Births, deaths and marriages were not considered to be a civil record by the Dutch administration of New York, and when the English took over in 1686 they mae no serious attempt to overcome this attitude. Even after the Revolution, the state was one of few which did not require civil registration of vital records.
New York passed its first statewide registration legislation in 1847, but compliance was so uneven that this attempt was shortlived. In Yates County, only the town of Benton has retained its registrations from this period. However, each town was required at the same time to file a copy of the register with the county each year. The originals of these sheets are located in the County Historian's archive, and have been transcribed for this site. [Town registers filed with Yates County]

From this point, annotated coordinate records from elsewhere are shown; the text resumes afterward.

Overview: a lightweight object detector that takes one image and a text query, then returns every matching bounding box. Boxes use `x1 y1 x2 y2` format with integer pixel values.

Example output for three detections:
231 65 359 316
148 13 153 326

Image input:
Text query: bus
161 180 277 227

The present law requiring vital records registration was passed in 1880, and by 1900 or so compliance was close to 100 percent. Births and deaths are recorded in the municipality (town or village in Yates County) in which they occur; a marriage license may be obtained from any town clerk in the state. Villages have marriage records only through the first few years of the 20th century. Town birth records drop off sharply as soon as modern hospital practices begin; many births were recorded in the village of Penn Yan after 1921 when Soldiers & Sailors Memorial Hospital opened until its obstetrical ward closed in the mid 1970s. On the other hand, many deaths still occur there, so the village records a very large percentage of the county's deaths, regardless of the actual residence of the deceased person.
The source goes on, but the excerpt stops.